Here is an alternative translation by Cliff Crego:
Death Experience
We know nothing of this going away, that
shares nothing with us. We have no reason,
whether astonishment and love or hate,
to display Death, whom a fantastic mask
of tragic lament astonishingly disfigures.
Now the world is still full of roles which we play
as long as we make sure, that, like it or not,
Death plays, too, although he does not please us.
But when you left, a strip of reality broke
upon the stage through the very opening
through which you vanished: Green, true green,
true sunshine, true forest.
We continue our play. Picking up gestures
now and then, and anxiously reciting
that which was difficult to learn; but your far away,
removed out of our performance existence,
sometimes overcomes us, as an awareness
descending upon us of this very reality,
so that for a while we play Life
rapturously, not thinking of any applause.
Because my competence at German is limited and thus I cannot really read Rilke in the original in any meaningful, emotionally infused way, I cannot critically comment on the translations; I am content to say that the Leishman translation is more formal, more stilted, while the Crego one ‘flows’ a bit more and is a bit truer to the original’s language.
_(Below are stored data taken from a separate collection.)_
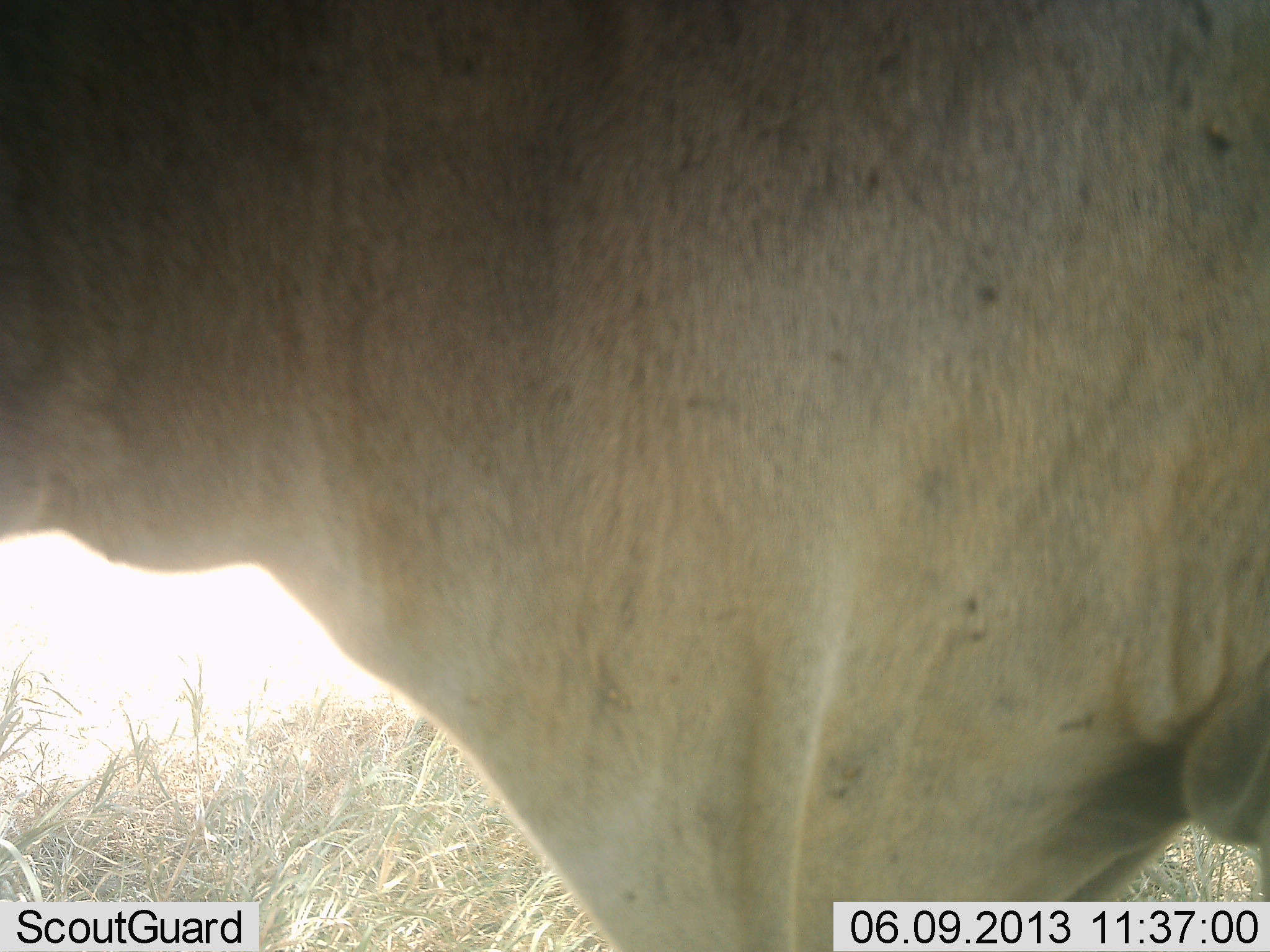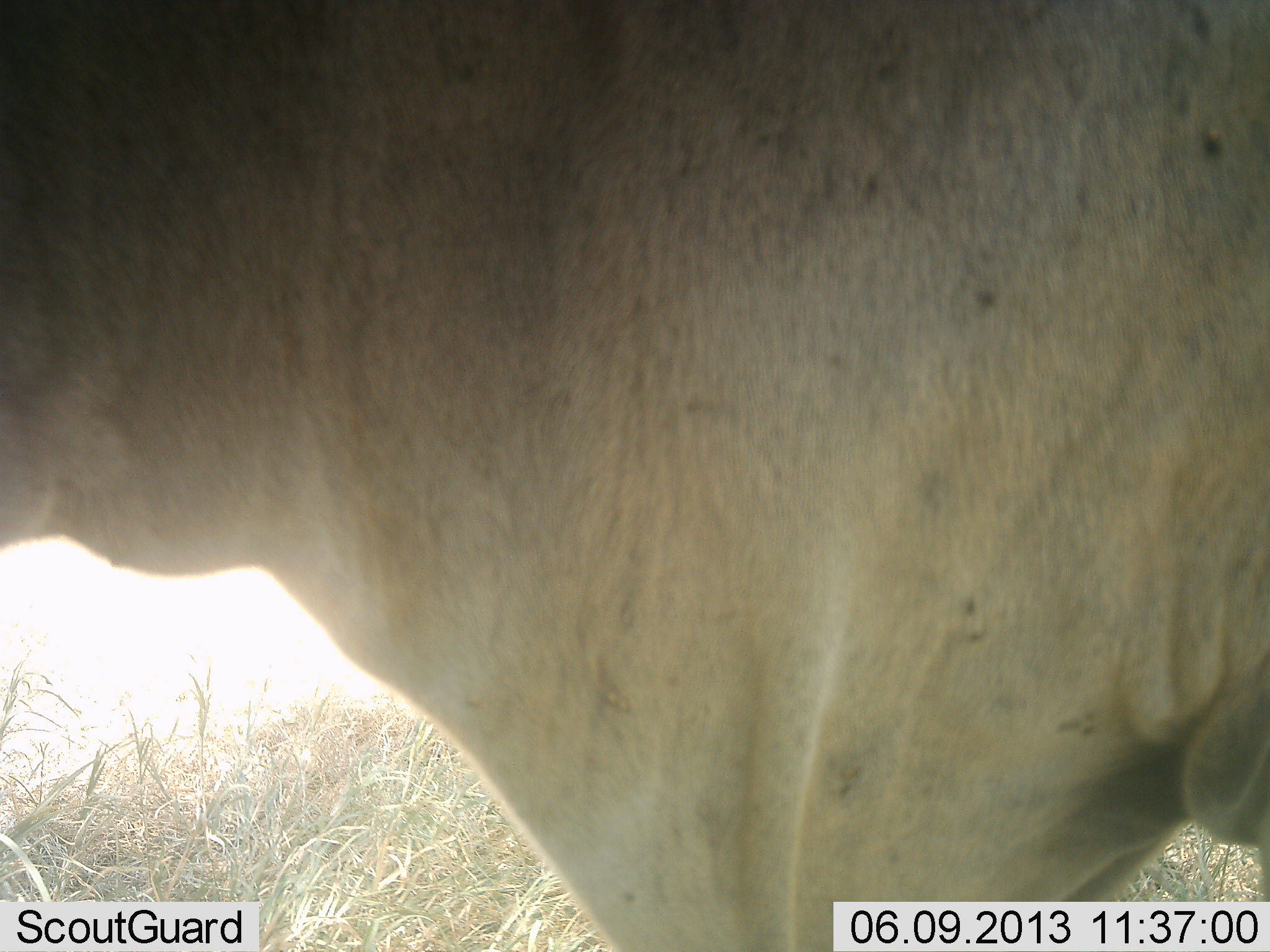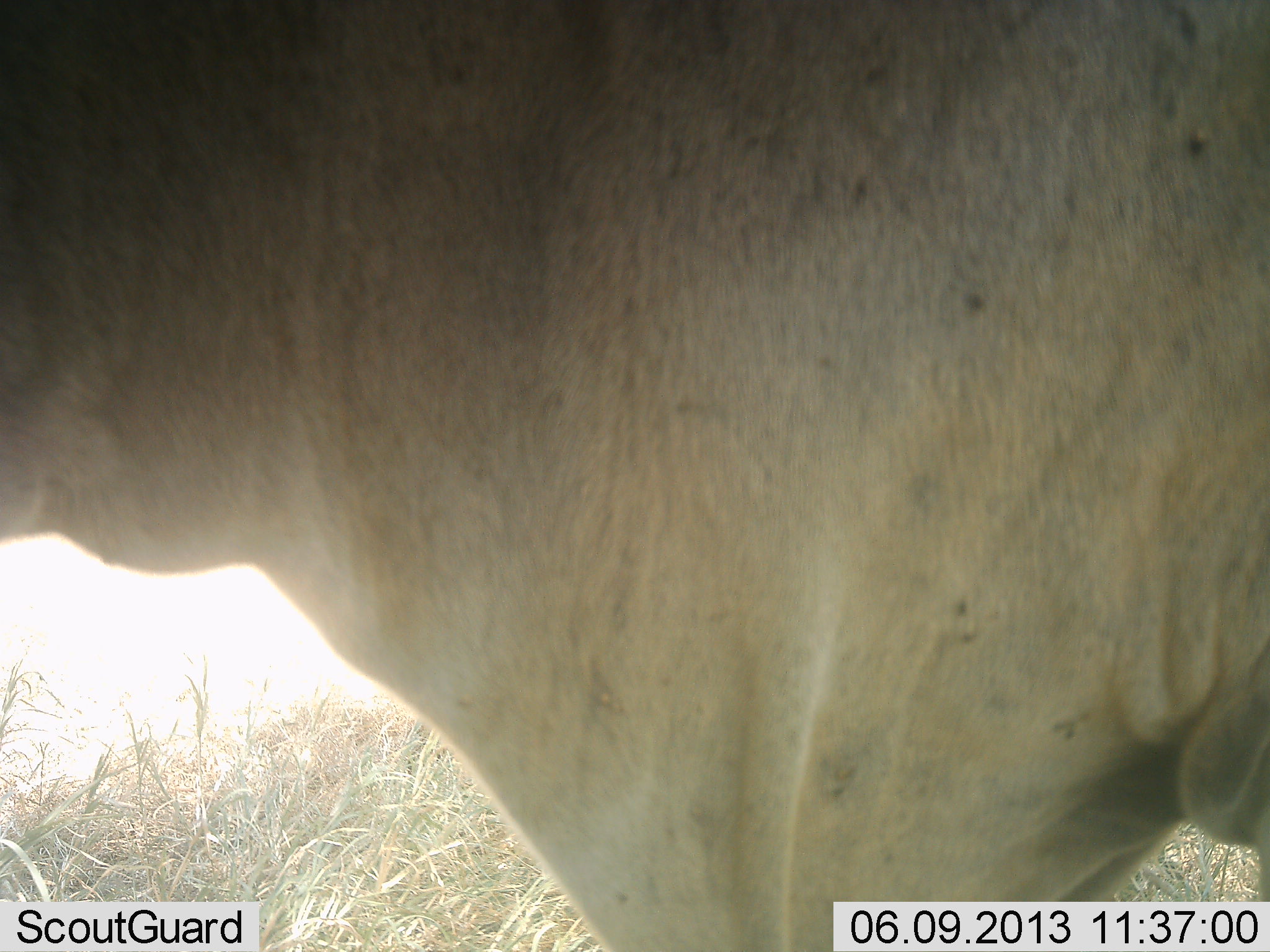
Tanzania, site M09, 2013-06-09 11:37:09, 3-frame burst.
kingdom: Animalia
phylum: Chordata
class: Mammalia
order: Artiodactyla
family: Bovidae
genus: Tragelaphus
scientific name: Tragelaphus oryx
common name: eland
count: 1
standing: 100%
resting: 0%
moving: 10%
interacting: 0%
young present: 0%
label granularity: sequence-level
But here I’m restricted to merely commenting on the English, and perhaps just a little on the fidelity to the German; so I find myself frustrated again by my lack of linguistic competency.
The truly fascinating case, of course, is that of the bi-lingual writer (and poet) who translates his own work into his second language. The most famous instance is Vladimir Nabokov; I’ll have a post on his translations soon.
Crego’s translation is inaccurate in several key places. A literal translation of the 2nd through 4th lines is: “We have no reason, admiration and love or hate to show to Death…” And in the 2nd stanza, a literal translation would be: Still the world is full of roles, that we play. As long as we care, whether we are liked, Death plays too, although he is not liked.”
Notice how Leishman’s translation is both truer to the original meaning than Crego’s, and also rhymed in the exact same structure as Rilke’s original. There is no comparison between these two translations. Leishman’s is the work of a master translator informed with a poetic sensibility. Crego’s fails to even deliver the meaning of the original.
It appears that the original German on this page differs from the version of Rilke that I have. The version I have has the 2nd line of the 2nd stanza as follows: “Noch ist die Welt voll Rollen, die wir spielen. Solang wir sorgen, ob wir auch gefielen, spielt auch der Tod, obwohl er nicht gefaellt.”
Notice that this version has a period between “spielen” and “Solang”. Leishman’s translation includes this period. Crego’s appears to follow the version with a comma. I think a somewhat more accurate translation than the one I gave above would be: “As long as we take care, whether we are also liked, Death plays also, although he is not liked.”